I think the other poster is right, just stay till you're done and your boss will notice the overtime, AND since orientees are NEVER allowed overtime then she'd have to intervene without you having to do anything. IMHO you shouldn't take report without your preceptor, unless you've discussed this with her before hand, it might cause some problems between you and her, since this would be only your second week with her like u said. good luck

Specializes in Emergency room, med/surg, UR/CSR.

That's one of my pet peeves too. There is one nurse where I work who always stops to chat before showing up in our area to get report. Since it is a special care unit, we can't tape report. One day she wondered in about 10 minutes late and kept saying "well, I know you want to get home." I was ready to scream because she kept trying to talk to me about her personal life instead of taking report and doing drug count. Then one day, she came in the unit, put her stuff down, disappeared, came back, got a report from the nurse she was relieving then asked her if she minded sticking around so she could go get report on the two patients she also had on the floor!

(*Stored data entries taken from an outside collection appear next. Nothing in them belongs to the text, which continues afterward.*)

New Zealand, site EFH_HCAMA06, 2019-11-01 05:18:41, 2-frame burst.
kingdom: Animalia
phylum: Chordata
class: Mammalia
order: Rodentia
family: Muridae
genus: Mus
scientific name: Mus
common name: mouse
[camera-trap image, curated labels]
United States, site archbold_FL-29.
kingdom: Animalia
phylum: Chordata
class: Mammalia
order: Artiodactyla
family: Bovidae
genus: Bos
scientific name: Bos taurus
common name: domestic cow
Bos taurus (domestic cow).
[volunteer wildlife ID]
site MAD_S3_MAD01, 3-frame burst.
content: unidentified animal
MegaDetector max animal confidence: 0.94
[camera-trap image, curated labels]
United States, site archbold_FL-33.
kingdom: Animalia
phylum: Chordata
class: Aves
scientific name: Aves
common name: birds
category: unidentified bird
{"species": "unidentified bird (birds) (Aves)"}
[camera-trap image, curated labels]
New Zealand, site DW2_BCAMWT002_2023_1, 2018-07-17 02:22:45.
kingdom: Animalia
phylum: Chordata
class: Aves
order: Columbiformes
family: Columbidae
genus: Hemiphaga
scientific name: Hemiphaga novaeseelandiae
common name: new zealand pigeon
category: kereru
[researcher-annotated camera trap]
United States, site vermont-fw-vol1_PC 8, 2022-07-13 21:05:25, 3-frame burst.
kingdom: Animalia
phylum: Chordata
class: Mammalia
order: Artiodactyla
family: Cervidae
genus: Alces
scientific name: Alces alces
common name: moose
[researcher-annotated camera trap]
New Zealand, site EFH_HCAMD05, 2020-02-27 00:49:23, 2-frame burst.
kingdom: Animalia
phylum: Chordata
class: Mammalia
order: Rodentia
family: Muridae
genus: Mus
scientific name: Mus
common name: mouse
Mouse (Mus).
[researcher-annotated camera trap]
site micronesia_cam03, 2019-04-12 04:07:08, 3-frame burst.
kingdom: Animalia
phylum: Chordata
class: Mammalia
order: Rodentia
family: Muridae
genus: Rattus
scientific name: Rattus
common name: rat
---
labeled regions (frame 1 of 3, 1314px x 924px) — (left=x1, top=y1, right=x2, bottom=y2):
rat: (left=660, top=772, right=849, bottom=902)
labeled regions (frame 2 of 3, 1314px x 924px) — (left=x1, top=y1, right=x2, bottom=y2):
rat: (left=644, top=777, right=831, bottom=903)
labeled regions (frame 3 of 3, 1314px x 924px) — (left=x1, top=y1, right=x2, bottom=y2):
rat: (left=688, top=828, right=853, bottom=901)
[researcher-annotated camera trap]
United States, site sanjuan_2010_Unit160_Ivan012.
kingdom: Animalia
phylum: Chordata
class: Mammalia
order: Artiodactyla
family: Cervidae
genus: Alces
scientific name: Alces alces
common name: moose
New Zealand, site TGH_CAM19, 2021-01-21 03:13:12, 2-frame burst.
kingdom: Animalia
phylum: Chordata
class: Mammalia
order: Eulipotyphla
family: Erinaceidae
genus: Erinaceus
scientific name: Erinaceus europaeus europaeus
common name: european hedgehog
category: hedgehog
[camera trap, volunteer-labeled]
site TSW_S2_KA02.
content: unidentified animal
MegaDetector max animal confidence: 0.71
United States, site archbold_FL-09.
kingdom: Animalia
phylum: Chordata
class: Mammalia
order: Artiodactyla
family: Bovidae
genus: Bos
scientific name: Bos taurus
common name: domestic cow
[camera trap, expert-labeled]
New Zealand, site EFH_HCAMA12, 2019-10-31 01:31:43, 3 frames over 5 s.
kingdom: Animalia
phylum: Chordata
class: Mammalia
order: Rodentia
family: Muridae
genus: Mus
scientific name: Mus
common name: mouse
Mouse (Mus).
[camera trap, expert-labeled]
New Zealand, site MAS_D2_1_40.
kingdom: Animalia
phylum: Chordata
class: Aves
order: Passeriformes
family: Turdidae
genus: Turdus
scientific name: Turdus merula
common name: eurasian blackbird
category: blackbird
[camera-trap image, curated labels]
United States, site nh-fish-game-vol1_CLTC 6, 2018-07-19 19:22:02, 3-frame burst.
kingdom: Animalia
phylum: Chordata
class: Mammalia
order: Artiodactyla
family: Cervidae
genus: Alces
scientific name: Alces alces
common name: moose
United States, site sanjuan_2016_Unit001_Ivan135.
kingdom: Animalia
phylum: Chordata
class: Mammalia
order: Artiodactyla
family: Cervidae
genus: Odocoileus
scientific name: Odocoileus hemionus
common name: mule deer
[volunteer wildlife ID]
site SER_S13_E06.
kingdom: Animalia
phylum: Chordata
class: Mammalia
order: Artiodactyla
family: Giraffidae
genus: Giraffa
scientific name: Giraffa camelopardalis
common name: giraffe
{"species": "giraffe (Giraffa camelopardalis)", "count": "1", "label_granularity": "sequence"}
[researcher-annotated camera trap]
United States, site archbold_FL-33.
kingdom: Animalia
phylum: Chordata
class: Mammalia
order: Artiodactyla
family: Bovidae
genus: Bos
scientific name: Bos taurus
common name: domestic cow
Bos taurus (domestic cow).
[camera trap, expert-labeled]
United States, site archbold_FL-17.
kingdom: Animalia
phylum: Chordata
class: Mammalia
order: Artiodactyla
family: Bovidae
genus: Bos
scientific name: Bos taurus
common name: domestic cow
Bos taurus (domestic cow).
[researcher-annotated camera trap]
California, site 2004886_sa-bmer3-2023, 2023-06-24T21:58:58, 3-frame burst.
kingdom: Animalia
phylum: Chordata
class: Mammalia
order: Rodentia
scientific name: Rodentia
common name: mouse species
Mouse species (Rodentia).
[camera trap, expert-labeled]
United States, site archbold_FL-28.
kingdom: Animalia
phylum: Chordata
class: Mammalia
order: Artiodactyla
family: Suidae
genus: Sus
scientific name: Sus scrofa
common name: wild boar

The off going nurse and I ( I was taking over two of the three patients in the unit and the other nurse was taking one and two on the floor), thought she had already got report because she was gone so long after she put her stuff down in the unit and disappeared. SHEESH!:angryfire Oh well, I guess there are always going to be those that don't clue in to the fact that they irritate people by being chronically late. Course, if their time card is pulled, they're not late, they clock in on time but don't get to their area on time, and that's what really burns me:angryfire . I don't think our hospital really enforces our tardy policy anyway though so it makes it that much worse.

Pam

Specializes in Specializes in L/D, newborn, GYN, LTC, Dialysis.

There were a couple day shift nurses pulling this stuff on me some time back. It got so I would be sitting there, at 7:20 watching them get their coffee, water whatever, after they had just shown up, leaving me waiting to give report, and fuming.

It got so I just wrote out report on their report sheets for their individual patient assignments, and when they would breeze in at 7:15 or 7:20 or whenever---- I would shove that sheet at them and give them a quick blurb on each one and at 7:30, say "I am out of here, you are on my time now", with a smile and a wave. I strongly dislike it when people always show up late. It's rude; it's a passive-aggressive thing to do, frankly.

No lectures from our manager did the trick, but my move did. They know when they follow me, show up on time or get a very short, terse report from me. I have the right to leave on time when I am prepared to---if they cannot show up on time, that is their problem.